Zing Forum

Reading

Lever: A Flash-based Speculative Decoding LLM Inference System for Smartphones

This article introduces the Lever system, which enables efficient flash-resident LLM inference on smartphones through I/O-computation-aware token tree construction, early exit prediction pruning, and CPU-NPU collaborative execution, reducing latency by 2.93x compared to the baseline.

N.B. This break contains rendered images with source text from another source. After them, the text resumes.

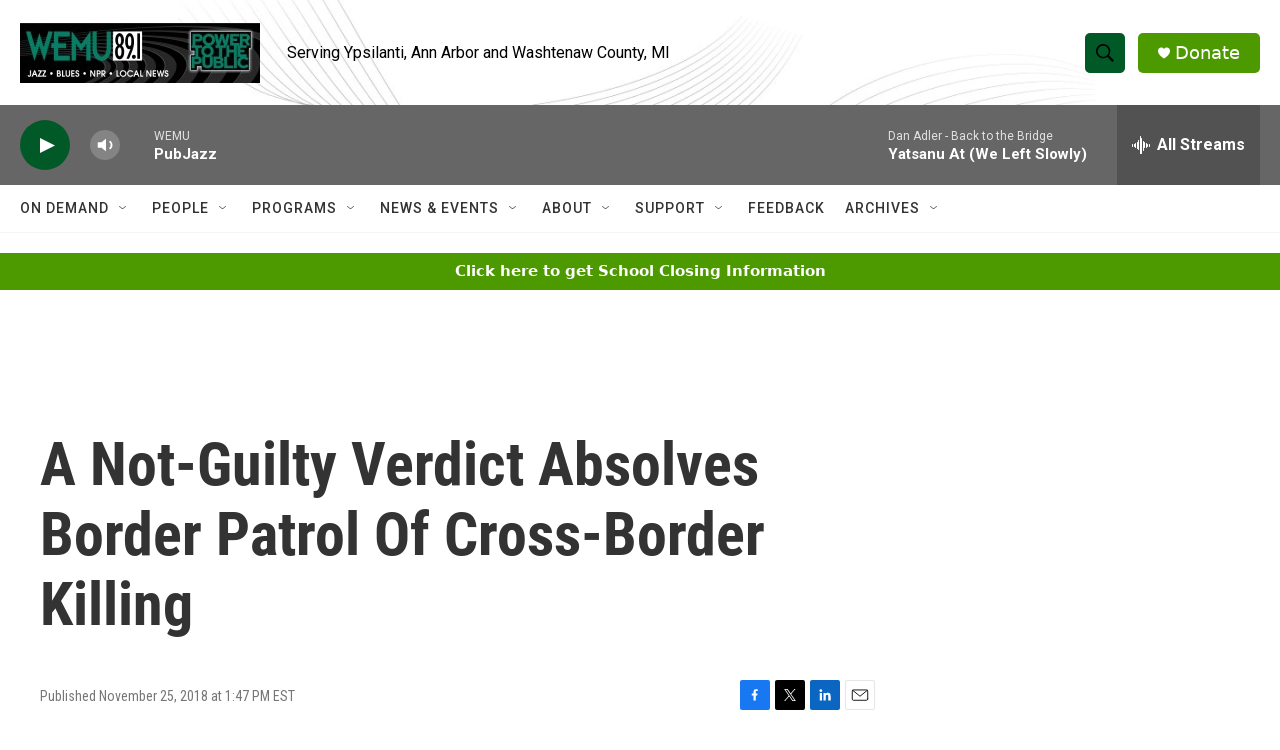

--- FILE ---
content_type: text/html; charset=utf-8
request_url: https://www.google.com/recaptcha/api2/aframe
body_size: 269
content:
<!DOCTYPE HTML><html><head><meta http-equiv="content-type" content="text/html; charset=UTF-8"></head><body><script nonce="I14bg2G8KzKx5ky9j3AvpQ">/** Anti-fraud and anti-abuse applications only. See google.com/recaptcha */ try{var clients={'sodar':'https://pagead2.googlesyndication.com/pagead/sodar?'};window.addEventListener("message",function(a){try{if(a.source===window.parent){var b=JSON.parse(a.data);var c=clients[b['id']];if(c){var d=document.createElement('img');d.src=c+b['params']+'&rc='+(localStorage.getItem("rc::a")?sessionStorage.getItem("rc::b"):"");window.document.body.appendChild(d);sessionStorage.setItem("rc::e",parseInt(sessionStorage.getItem("rc::e")||0)+1);localStorage.setItem("rc::h",'1768535173751');}}}catch(b){}});window.parent.postMessage("_grecaptcha_ready", "*");}catch(b){}</script></body></html>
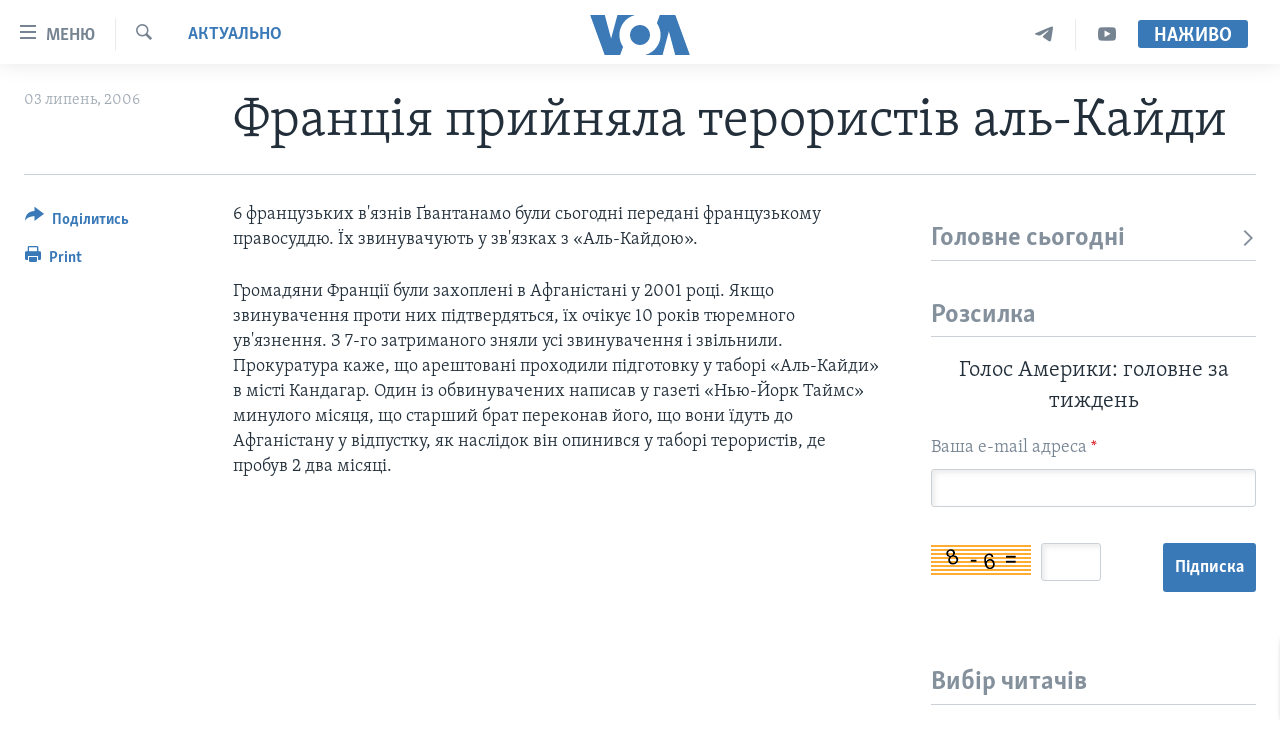

--- FILE ---
content_type: text/html; charset=utf-8
request_url: https://www.holosameryky.com/captcha/ajax.html
body_size: 625
content:
<!DOCTYPE html>
<html>
<head>
<title>Каптча</title>
<meta charset="utf-8" />
<link href="/Content/responsive/VOA/uk-UA/VOA-uk-UA.css?&amp;av=0.0.0.0&amp;cb=306" rel="stylesheet"/>
</head>
<body>
<img class="form__captcha-img" src="/captcha/B6Y6NEJL5ST1L86JDSG7RTKAU.png?rand=149133800" alt="Зображення завдання каптча"/>
<input class="form__input form__input--captcha" type="text" name="simple-captcha-response" data-empty-message="Будь ласка введіть результати." data-format-message="В результаті має вийти додатне число." maxlength="2"/>
<input class="form__input m-t-sm" type="hidden" name="simple-captcha-identifier" value="B6Y6NEJL5ST1L86JDSG7RTKAU"/>
</body>
</html>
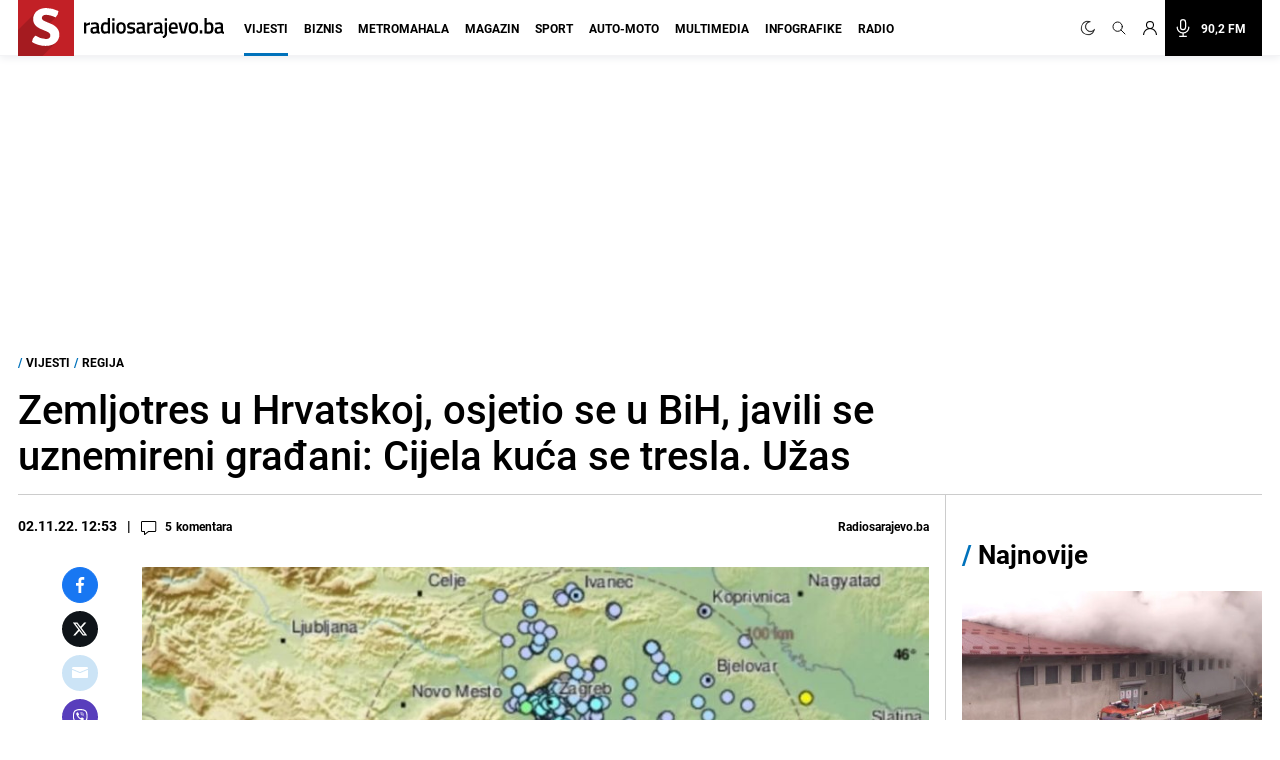

--- FILE ---
content_type: text/html; charset=utf-8
request_url: https://www.google.com/recaptcha/api2/aframe
body_size: 268
content:
<!DOCTYPE HTML><html><head><meta http-equiv="content-type" content="text/html; charset=UTF-8"></head><body><script nonce="gmWMDl4X92tiRkLBrbolBQ">/** Anti-fraud and anti-abuse applications only. See google.com/recaptcha */ try{var clients={'sodar':'https://pagead2.googlesyndication.com/pagead/sodar?'};window.addEventListener("message",function(a){try{if(a.source===window.parent){var b=JSON.parse(a.data);var c=clients[b['id']];if(c){var d=document.createElement('img');d.src=c+b['params']+'&rc='+(localStorage.getItem("rc::a")?sessionStorage.getItem("rc::b"):"");window.document.body.appendChild(d);sessionStorage.setItem("rc::e",parseInt(sessionStorage.getItem("rc::e")||0)+1);localStorage.setItem("rc::h",'1769264778037');}}}catch(b){}});window.parent.postMessage("_grecaptcha_ready", "*");}catch(b){}</script></body></html>

--- FILE ---
content_type: application/javascript; charset=utf-8
request_url: https://fundingchoicesmessages.google.com/f/AGSKWxXZOezlA8FOhzfLFpTJwVQs8tlykj0rbAenD5wGU9xe0GRtHhXbs9RxXLxhGzhfTxN8u5ud-Uq1gC1qAU8YkhJNhP8EhuFtOLCiLp-EOzzCf0-SD5n1bRIm8fPvgyAQuCedNPoJG1TDQFM80DUhsvw38zS3mMBPkUp5YtkfABN4EDOq-PkRAkkexjIY/_.ad.final./AdLanding./SmpAds./adbot160._468x060.
body_size: -1288
content:
window['5b143dbc-0db1-4544-bd51-27f7797e12df'] = true;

移动LLM推理推测解码闪存优化智能手机端侧AICPU-NPU协同I/O感知调度
Published 2026-05-16 11:43Recent activity 2026-05-19 10:22Estimated read 7 min
Lever: A Flash-based Speculative Decoding LLM Inference System for Smartphones
1

Section 01

Introduction: Lever—A Flash-Resident LLM Inference System for Smartphones

This article introduces the Lever system, an optimized flash-resident LLM inference system for smartphones. It addresses the memory bottleneck of LLM inference on mobile devices through three core technologies: I/O-computation-aware token tree construction, early exit prediction pruning, and CPU-NPU collaborative execution. Compared to baseline methods, it reduces latency by 2.93x, making it possible for high-quality large models to run efficiently on mobile phones.

2

Section 02

Dilemmas of Mobile LLM Inference: Memory Bottleneck and the Double-Edged Sword of Flash Memory

Deploying LLMs on mobile devices faces two major challenges:

  1. Memory Bottleneck: Smartphone DRAM (6-12GB) cannot accommodate 7B parameter models, requiring compression which leads to quality degradation;
  2. Flash Limitations: Flash memory has ample capacity but is 2-3 orders of magnitude slower than DRAM. Frequent flash access in traditional inference causes severe I/O bottlenecks.
3

Section 03

Mobile Adaptability of Speculative Decoding and Limitations of Traditional Methods

Speculative decoding is an adaptive solution for mobile LLM inference: DRAM stores lightweight draft models (100M-1B parameters), flash memory stores the complete target model, and flash access is reduced by generating candidates via the draft model and batch-verifying them with the target model. However, traditional speculative decoding has limitations:

  • High I/O latency
  • Limited parallelism of mobile NPUs
  • Irregular execution process
  • Difficulty in coordinating heterogeneous computing
4

Section 04

Lever System Architecture: Three Core Optimization Strategies

The Lever system architecture optimizes from three aspects:

  1. Draft Phase: I/O-computation-aware token tree construction. It prioritizes exploring high-value branches via a gain-cost function (maximizing Gain/Cost) and dynamically adjusts the tree's width and depth;
  2. Verification Phase: Early exit prediction pruning. It real-time evaluates branch value and terminates low-probability branches early, reducing verification computation by 30-50%;
  3. Execution Phase: CPU-NPU collaborative scheduling. Task partitioning (draft/NPU, token tree/CPU, etc.) plus three-level pipeline parallelism to hide I/O latency.
5

Section 05

Lever Technical Details: Flash Memory, Quantization, and Memory Management Optimization

Additional Lever technical details:

  • Flash Optimization: Parameter chunking with on-demand loading, prefetching predicted parameter chunks, and compressed transmission to reduce bandwidth;
  • Quantization Strategy: Draft model in INT8, target model in FP16/INT8, and high precision for key layers;
  • Memory Management: Resident memory (draft + KV cache), dynamic memory (temporary activation), and flash cache (LRU-managed parameter chunks).
6

Section 06

Experimental Evaluation: Lever's Performance

Experimental results show Lever's significant performance:

  • Latency Comparison: 2.93x faster than pure flash-offloaded inference, 1.5x faster than traditional speculative decoding, and close to the ideal memory-resident scenario;
  • Key Metrics: Token acceptance rate of 65-75% (higher than traditional 45-55%), I/O read volume reduced by 60%, energy consumption decreased by 40%;
  • End-to-End Applications: Dialogue assistant response time reduced from 8s to 2.7s, document summarization speed increased by 2.5x, and code completion meets real-time interaction requirements.
7

Section 07

Limitations and Future Directions

Current Limitations:

  • Maximum model size is 7B parameters;
  • Dependent on NPU architecture, requiring adjustments for specific chips;
  • Significant cold start latency. Future Directions:
  • Model-system co-design;
  • Edge-cloud collaboration;
  • Personalized adaptation to user devices and usage patterns.
8

Section 08

Practical Significance and Summary

Practical Significance of Lever:

  • Breaks memory barriers and proves the feasibility of flash-resident inference;
  • Maintains model quality without excessive compression;
  • Promotes the practical application of mobile AI (privacy protection, offline availability, low latency, cost reduction). Summary: Lever achieves efficient flash-resident LLM inference on mobile phones through three core technologies, paving the way for the popularization of edge AI.